Side Effect | Drug |
---|---|
Encephalopathy | High dose: methotrexate, cytosine arabinoside, 5-fluorouracil, ifosfamide, paclitaxel, tamoxifen |
Intra-arterial: BCNU/ACNU, platinum derivatives. | |
Intrathecal: methotrexate, cytosine arabinoside, thiotepa | |
Rare: platinum derivatives, interleukin 2, interferon α, L-asparginase | |
Other: anticonvulsants, antidepressants, antinauseants | |
Cerebellar ataxia | Cytosine arabinoside, 5-fluorouracil |
Seizures | All the above (including anticonvulsants) |
Cranial neuropathies | Cisplatin, vincristine, tamoxifen, interferon α |
Meningitis | Intrathecal: methotrexate, cytosine arabinoside |
Stroke | Cisplatin, bleomycin, L-asparginase, tamoxifen |
Neuropathy | Common: platinum derviates, vinca alkaloids, taxols |
Rare: cytarabine, daunorubicin, 5-fluorouracil, suramin, tacrolimus | |
Muscle cramps | Platinum derivatives, taxols, vinca alkaloids |
Lhermitte’s sign | Platinum derviatives, taxols |
CHEMOTHERAPEUTIC AGENTS
Vinca Alkaloids
Vinca alkaloids bind to tubulin and prevent its depolymerization from microtubules to dimers, disrupting normal spindle function and thus preventing cell division.

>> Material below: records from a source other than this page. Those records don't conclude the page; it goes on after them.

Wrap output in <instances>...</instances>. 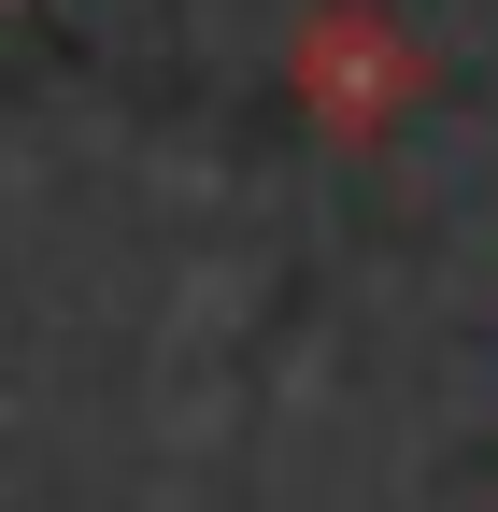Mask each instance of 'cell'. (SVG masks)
Masks as SVG:
<instances>
[{"mask_svg":"<svg viewBox=\"0 0 498 512\" xmlns=\"http://www.w3.org/2000/svg\"><path fill=\"white\" fill-rule=\"evenodd\" d=\"M285 100L299 128H328V143H399V128L427 114V43L413 15H385V0H314V15L285 29Z\"/></svg>","mask_w":498,"mask_h":512,"instance_id":"obj_1","label":"cell"}]
</instances>
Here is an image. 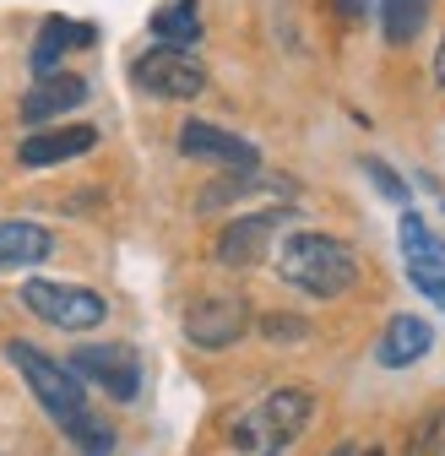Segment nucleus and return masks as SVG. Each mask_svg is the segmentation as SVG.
<instances>
[{
  "mask_svg": "<svg viewBox=\"0 0 445 456\" xmlns=\"http://www.w3.org/2000/svg\"><path fill=\"white\" fill-rule=\"evenodd\" d=\"M283 217H288V212H250V217H234V223L217 234V266H234V272L261 266L271 234L283 228Z\"/></svg>",
  "mask_w": 445,
  "mask_h": 456,
  "instance_id": "0eeeda50",
  "label": "nucleus"
},
{
  "mask_svg": "<svg viewBox=\"0 0 445 456\" xmlns=\"http://www.w3.org/2000/svg\"><path fill=\"white\" fill-rule=\"evenodd\" d=\"M6 359L17 364V375H22L28 391L38 396V408L66 429V440H71L82 456H109V451H115V429H109L103 419H93L87 391H82V375H77L71 364H54L49 354H38L33 342H22V337L6 342Z\"/></svg>",
  "mask_w": 445,
  "mask_h": 456,
  "instance_id": "f257e3e1",
  "label": "nucleus"
},
{
  "mask_svg": "<svg viewBox=\"0 0 445 456\" xmlns=\"http://www.w3.org/2000/svg\"><path fill=\"white\" fill-rule=\"evenodd\" d=\"M180 152H185V158H201V163H222V168H255V163H261V152H255L245 136L222 131V126H212V120H185V126H180Z\"/></svg>",
  "mask_w": 445,
  "mask_h": 456,
  "instance_id": "1a4fd4ad",
  "label": "nucleus"
},
{
  "mask_svg": "<svg viewBox=\"0 0 445 456\" xmlns=\"http://www.w3.org/2000/svg\"><path fill=\"white\" fill-rule=\"evenodd\" d=\"M429 348H434V326H429V321H418V315H397L392 326L380 331L375 359H380L385 370H408V364H418Z\"/></svg>",
  "mask_w": 445,
  "mask_h": 456,
  "instance_id": "ddd939ff",
  "label": "nucleus"
},
{
  "mask_svg": "<svg viewBox=\"0 0 445 456\" xmlns=\"http://www.w3.org/2000/svg\"><path fill=\"white\" fill-rule=\"evenodd\" d=\"M277 272H283V282L304 289L310 299H337V294H348L359 282V256L343 240L304 228V234L283 240V250H277Z\"/></svg>",
  "mask_w": 445,
  "mask_h": 456,
  "instance_id": "f03ea898",
  "label": "nucleus"
},
{
  "mask_svg": "<svg viewBox=\"0 0 445 456\" xmlns=\"http://www.w3.org/2000/svg\"><path fill=\"white\" fill-rule=\"evenodd\" d=\"M310 413H315V396H310L304 386H283V391H271L255 413H245V419L229 429V440H234L239 451H277V445H288V440L304 435Z\"/></svg>",
  "mask_w": 445,
  "mask_h": 456,
  "instance_id": "7ed1b4c3",
  "label": "nucleus"
},
{
  "mask_svg": "<svg viewBox=\"0 0 445 456\" xmlns=\"http://www.w3.org/2000/svg\"><path fill=\"white\" fill-rule=\"evenodd\" d=\"M131 82L147 98H196V93H206L201 61H190V49H163V44H152L147 54H136Z\"/></svg>",
  "mask_w": 445,
  "mask_h": 456,
  "instance_id": "39448f33",
  "label": "nucleus"
},
{
  "mask_svg": "<svg viewBox=\"0 0 445 456\" xmlns=\"http://www.w3.org/2000/svg\"><path fill=\"white\" fill-rule=\"evenodd\" d=\"M364 175H369V185L380 191V196H392V201H408V185L392 175V168L385 163H375V158H364Z\"/></svg>",
  "mask_w": 445,
  "mask_h": 456,
  "instance_id": "6ab92c4d",
  "label": "nucleus"
},
{
  "mask_svg": "<svg viewBox=\"0 0 445 456\" xmlns=\"http://www.w3.org/2000/svg\"><path fill=\"white\" fill-rule=\"evenodd\" d=\"M22 305H28L44 326H54V331H93V326H103V315H109L103 294L77 289V282H44V277L22 282Z\"/></svg>",
  "mask_w": 445,
  "mask_h": 456,
  "instance_id": "20e7f679",
  "label": "nucleus"
},
{
  "mask_svg": "<svg viewBox=\"0 0 445 456\" xmlns=\"http://www.w3.org/2000/svg\"><path fill=\"white\" fill-rule=\"evenodd\" d=\"M152 38L163 49H190L201 44V6L196 0H169V6L152 12Z\"/></svg>",
  "mask_w": 445,
  "mask_h": 456,
  "instance_id": "2eb2a0df",
  "label": "nucleus"
},
{
  "mask_svg": "<svg viewBox=\"0 0 445 456\" xmlns=\"http://www.w3.org/2000/svg\"><path fill=\"white\" fill-rule=\"evenodd\" d=\"M250 326V310L245 299H201L185 310V337L196 348H234Z\"/></svg>",
  "mask_w": 445,
  "mask_h": 456,
  "instance_id": "6e6552de",
  "label": "nucleus"
},
{
  "mask_svg": "<svg viewBox=\"0 0 445 456\" xmlns=\"http://www.w3.org/2000/svg\"><path fill=\"white\" fill-rule=\"evenodd\" d=\"M49 228L38 223H0V272H17V266H33L49 256Z\"/></svg>",
  "mask_w": 445,
  "mask_h": 456,
  "instance_id": "dca6fc26",
  "label": "nucleus"
},
{
  "mask_svg": "<svg viewBox=\"0 0 445 456\" xmlns=\"http://www.w3.org/2000/svg\"><path fill=\"white\" fill-rule=\"evenodd\" d=\"M98 44V28L93 22H71V17H44L38 22V38H33V71L49 77L61 66V54L71 49H93Z\"/></svg>",
  "mask_w": 445,
  "mask_h": 456,
  "instance_id": "f8f14e48",
  "label": "nucleus"
},
{
  "mask_svg": "<svg viewBox=\"0 0 445 456\" xmlns=\"http://www.w3.org/2000/svg\"><path fill=\"white\" fill-rule=\"evenodd\" d=\"M87 103V82L82 77H66V71H49V77H38L33 87H28V98H22V126H49V120H61V114H71V109H82Z\"/></svg>",
  "mask_w": 445,
  "mask_h": 456,
  "instance_id": "9b49d317",
  "label": "nucleus"
},
{
  "mask_svg": "<svg viewBox=\"0 0 445 456\" xmlns=\"http://www.w3.org/2000/svg\"><path fill=\"white\" fill-rule=\"evenodd\" d=\"M331 456H380V445H375V451H359V445H337Z\"/></svg>",
  "mask_w": 445,
  "mask_h": 456,
  "instance_id": "5701e85b",
  "label": "nucleus"
},
{
  "mask_svg": "<svg viewBox=\"0 0 445 456\" xmlns=\"http://www.w3.org/2000/svg\"><path fill=\"white\" fill-rule=\"evenodd\" d=\"M71 370L82 380H93L98 391H109L115 403H136V391H142V359H136L131 342H93V348H77Z\"/></svg>",
  "mask_w": 445,
  "mask_h": 456,
  "instance_id": "423d86ee",
  "label": "nucleus"
},
{
  "mask_svg": "<svg viewBox=\"0 0 445 456\" xmlns=\"http://www.w3.org/2000/svg\"><path fill=\"white\" fill-rule=\"evenodd\" d=\"M413 289H418L429 305H440V310H445V277H413Z\"/></svg>",
  "mask_w": 445,
  "mask_h": 456,
  "instance_id": "aec40b11",
  "label": "nucleus"
},
{
  "mask_svg": "<svg viewBox=\"0 0 445 456\" xmlns=\"http://www.w3.org/2000/svg\"><path fill=\"white\" fill-rule=\"evenodd\" d=\"M98 147V131L93 126H38V131H28L22 136V147H17V163L22 168H49V163H66V158H82V152H93Z\"/></svg>",
  "mask_w": 445,
  "mask_h": 456,
  "instance_id": "9d476101",
  "label": "nucleus"
},
{
  "mask_svg": "<svg viewBox=\"0 0 445 456\" xmlns=\"http://www.w3.org/2000/svg\"><path fill=\"white\" fill-rule=\"evenodd\" d=\"M408 456H445V408H434V413L408 435Z\"/></svg>",
  "mask_w": 445,
  "mask_h": 456,
  "instance_id": "a211bd4d",
  "label": "nucleus"
},
{
  "mask_svg": "<svg viewBox=\"0 0 445 456\" xmlns=\"http://www.w3.org/2000/svg\"><path fill=\"white\" fill-rule=\"evenodd\" d=\"M266 337H304V321H283V315H271V321H266Z\"/></svg>",
  "mask_w": 445,
  "mask_h": 456,
  "instance_id": "412c9836",
  "label": "nucleus"
},
{
  "mask_svg": "<svg viewBox=\"0 0 445 456\" xmlns=\"http://www.w3.org/2000/svg\"><path fill=\"white\" fill-rule=\"evenodd\" d=\"M434 87H445V38H440V49H434Z\"/></svg>",
  "mask_w": 445,
  "mask_h": 456,
  "instance_id": "4be33fe9",
  "label": "nucleus"
},
{
  "mask_svg": "<svg viewBox=\"0 0 445 456\" xmlns=\"http://www.w3.org/2000/svg\"><path fill=\"white\" fill-rule=\"evenodd\" d=\"M397 240H402V256H408V277H445V240L418 212L397 217Z\"/></svg>",
  "mask_w": 445,
  "mask_h": 456,
  "instance_id": "4468645a",
  "label": "nucleus"
},
{
  "mask_svg": "<svg viewBox=\"0 0 445 456\" xmlns=\"http://www.w3.org/2000/svg\"><path fill=\"white\" fill-rule=\"evenodd\" d=\"M375 12H380V33L392 49L413 44L429 22V0H375Z\"/></svg>",
  "mask_w": 445,
  "mask_h": 456,
  "instance_id": "f3484780",
  "label": "nucleus"
}]
</instances>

This tubular toxic effect is believed to inhibit fast axonal transport and leads to axonal degeneration. Vincristine causes the most severe neuropathy, is usually the dose-limiting side effect, and occurs to some degree in all patients. Vindesine, vinblastine, and vinorelbine usually only give rise to mild neuropathies. Vincristine is used in the treatment of hematological malignancies, sarcomas, and brain tumors. After the administration of vincristine, mild paraesthesias in the fingertips and feet and muscle cramps are experienced, followed by weakness. Sural nerve biopsy shows primary axonal degeneration accompanied by segmental demyelination and reduction in both large and small fiber densities. It is usually slowly reversible months to years after withdrawal. Vincristine can cause an autonomic neuropathy, with abdominal pain and constipation (30%), urinary retention, or postural hypotension. Life-threatening paralytic ileus may occur. Some patients develop cranial nerve palsies, bilateral foot drop, or wrist drop, which can be severe and incompletely reversible. Vincristine administration intrathecally produces a fatal encephalopathy.